◆ WORK TO COMPLETE: In your answer, every line of the records should be written out exactly.
START PROVIDED DATA
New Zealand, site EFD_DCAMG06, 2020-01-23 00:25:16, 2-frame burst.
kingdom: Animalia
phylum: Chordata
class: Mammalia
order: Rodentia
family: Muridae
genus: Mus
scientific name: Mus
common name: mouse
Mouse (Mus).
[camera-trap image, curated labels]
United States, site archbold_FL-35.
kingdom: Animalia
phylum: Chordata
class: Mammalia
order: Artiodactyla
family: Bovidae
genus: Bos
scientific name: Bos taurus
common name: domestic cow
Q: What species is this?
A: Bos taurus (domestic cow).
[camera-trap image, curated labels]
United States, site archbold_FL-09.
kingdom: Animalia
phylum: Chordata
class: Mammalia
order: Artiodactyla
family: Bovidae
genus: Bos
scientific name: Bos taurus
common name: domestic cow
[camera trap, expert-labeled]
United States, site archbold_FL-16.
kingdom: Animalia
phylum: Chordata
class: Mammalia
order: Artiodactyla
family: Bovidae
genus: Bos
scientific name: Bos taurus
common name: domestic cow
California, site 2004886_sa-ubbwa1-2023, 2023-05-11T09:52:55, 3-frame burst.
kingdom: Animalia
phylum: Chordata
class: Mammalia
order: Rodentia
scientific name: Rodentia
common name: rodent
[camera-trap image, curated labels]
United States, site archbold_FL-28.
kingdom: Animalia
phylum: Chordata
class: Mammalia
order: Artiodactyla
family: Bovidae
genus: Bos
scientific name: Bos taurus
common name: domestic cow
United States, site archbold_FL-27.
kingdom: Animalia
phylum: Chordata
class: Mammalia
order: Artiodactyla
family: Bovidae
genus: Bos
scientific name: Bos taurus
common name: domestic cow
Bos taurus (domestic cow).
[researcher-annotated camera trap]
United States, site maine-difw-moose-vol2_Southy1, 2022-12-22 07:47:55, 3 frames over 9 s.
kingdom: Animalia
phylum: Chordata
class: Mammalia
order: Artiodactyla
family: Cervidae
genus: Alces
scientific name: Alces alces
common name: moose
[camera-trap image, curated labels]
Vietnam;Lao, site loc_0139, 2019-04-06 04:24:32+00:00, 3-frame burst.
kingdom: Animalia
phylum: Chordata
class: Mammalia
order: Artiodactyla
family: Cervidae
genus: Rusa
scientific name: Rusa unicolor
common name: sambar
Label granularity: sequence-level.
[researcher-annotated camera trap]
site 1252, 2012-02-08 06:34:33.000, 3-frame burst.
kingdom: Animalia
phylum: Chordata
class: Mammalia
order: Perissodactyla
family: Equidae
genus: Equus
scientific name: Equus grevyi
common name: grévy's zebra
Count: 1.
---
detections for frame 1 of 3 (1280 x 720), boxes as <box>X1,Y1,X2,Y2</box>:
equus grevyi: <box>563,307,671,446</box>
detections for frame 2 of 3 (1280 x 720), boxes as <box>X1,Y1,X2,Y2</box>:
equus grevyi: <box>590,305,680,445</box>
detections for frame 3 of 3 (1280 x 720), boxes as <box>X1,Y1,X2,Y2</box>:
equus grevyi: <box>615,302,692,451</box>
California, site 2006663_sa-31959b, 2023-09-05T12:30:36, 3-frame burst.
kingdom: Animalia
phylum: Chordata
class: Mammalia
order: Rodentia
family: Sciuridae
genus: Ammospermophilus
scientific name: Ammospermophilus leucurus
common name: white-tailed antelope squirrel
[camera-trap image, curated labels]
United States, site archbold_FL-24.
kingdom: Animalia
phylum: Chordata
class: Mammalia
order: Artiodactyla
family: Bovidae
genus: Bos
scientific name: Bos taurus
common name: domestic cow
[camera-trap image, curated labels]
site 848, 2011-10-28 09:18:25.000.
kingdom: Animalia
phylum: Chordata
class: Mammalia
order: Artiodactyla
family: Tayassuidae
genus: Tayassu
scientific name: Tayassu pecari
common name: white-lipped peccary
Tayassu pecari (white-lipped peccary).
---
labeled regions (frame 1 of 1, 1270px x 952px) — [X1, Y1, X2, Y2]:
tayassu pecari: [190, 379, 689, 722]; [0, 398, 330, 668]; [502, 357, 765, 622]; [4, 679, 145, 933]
END PROVIDED DATA
◆ RESULT BELOW:
New Zealand, site EFD_DCAMG06, 2020-01-23 00:25:16, 2-frame burst.
kingdom: Animalia
phylum: Chordata
class: Mammalia
order: Rodentia
family: Muridae
genus: Mus
scientific name: Mus
common name: mouse
Mouse (Mus).
[camera-trap image, curated labels]
United States, site archbold_FL-35.
kingdom: Animalia
phylum: Chordata
class: Mammalia
order: Artiodactyla
family: Bovidae
genus: Bos
scientific name: Bos taurus
common name: domestic cow
Q: What species is this?
A: Bos taurus (domestic cow).
[camera-trap image, curated labels]
United States, site archbold_FL-09.
kingdom: Animalia
phylum: Chordata
class: Mammalia
order: Artiodactyla
family: Bovidae
genus: Bos
scientific name: Bos taurus
common name: domestic cow
[camera trap, expert-labeled]
United States, site archbold_FL-16.
kingdom: Animalia
phylum: Chordata
class: Mammalia
order: Artiodactyla
family: Bovidae
genus: Bos
scientific name: Bos taurus
common name: domestic cow
California, site 2004886_sa-ubbwa1-2023, 2023-05-11T09:52:55, 3-frame burst.
kingdom: Animalia
phylum: Chordata
class: Mammalia
order: Rodentia
scientific name: Rodentia
common name: rodent
[camera-trap image, curated labels]
United States, site archbold_FL-28.
kingdom: Animalia
phylum: Chordata
class: Mammalia
order: Artiodactyla
family: Bovidae
genus: Bos
scientific name: Bos taurus
common name: domestic cow
United States, site archbold_FL-27.
kingdom: Animalia
phylum: Chordata
class: Mammalia
order: Artiodactyla
family: Bovidae
genus: Bos
scientific name: Bos taurus
common name: domestic cow
Bos taurus (domestic cow).
[researcher-annotated camera trap]
United States, site maine-difw-moose-vol2_Southy1, 2022-12-22 07:47:55, 3 frames over 9 s.
kingdom: Animalia
phylum: Chordata
class: Mammalia
order: Artiodactyla
family: Cervidae
genus: Alces
scientific name: Alces alces
common name: moose
[camera-trap image, curated labels]
Vietnam;Lao, site loc_0139, 2019-04-06 04:24:32+00:00, 3-frame burst.
kingdom: Animalia
phylum: Chordata
class: Mammalia
order: Artiodactyla
family: Cervidae
genus: Rusa
scientific name: Rusa unicolor
common name: sambar
Label granularity: sequence-level.
[researcher-annotated camera trap]
site 1252, 2012-02-08 06:34:33.000, 3-frame burst.
kingdom: Animalia
phylum: Chordata
class: Mammalia
order: Perissodactyla
family: Equidae
genus: Equus
scientific name: Equus grevyi
common name: grévy's zebra
Count: 1.
---
detections for frame 1 of 3 (1280 x 720), boxes as <box>X1,Y1,X2,Y2</box>:
equus grevyi: <box>563,307,671,446</box>
detections for frame 2 of 3 (1280 x 720), boxes as <box>X1,Y1,X2,Y2</box>:
equus grevyi: <box>590,305,680,445</box>
detections for frame 3 of 3 (1280 x 720), boxes as <box>X1,Y1,X2,Y2</box>:
equus grevyi: <box>615,302,692,451</box>
California, site 2006663_sa-31959b, 2023-09-05T12:30:36, 3-frame burst.
kingdom: Animalia
phylum: Chordata
class: Mammalia
order: Rodentia
family: Sciuridae
genus: Ammospermophilus
scientific name: Ammospermophilus leucurus
common name: white-tailed antelope squirrel
[camera-trap image, curated labels]
United States, site archbold_FL-24.
kingdom: Animalia
phylum: Chordata
class: Mammalia
order: Artiodactyla
family: Bovidae
genus: Bos
scientific name: Bos taurus
common name: domestic cow
[camera-trap image, curated labels]
site 848, 2011-10-28 09:18:25.000.
kingdom: Animalia
phylum: Chordata
class: Mammalia
order: Artiodactyla
family: Tayassuidae
genus: Tayassu
scientific name: Tayassu pecari
common name: white-lipped peccary
Tayassu pecari (white-lipped peccary).
---
labeled regions (frame 1 of 1, 1270px x 952px) — [X1, Y1, X2, Y2]:
tayassu pecari: [190, 379, 689, 722]; [0, 398, 330, 668]; [502, 357, 765, 622]; [4, 679, 145, 933]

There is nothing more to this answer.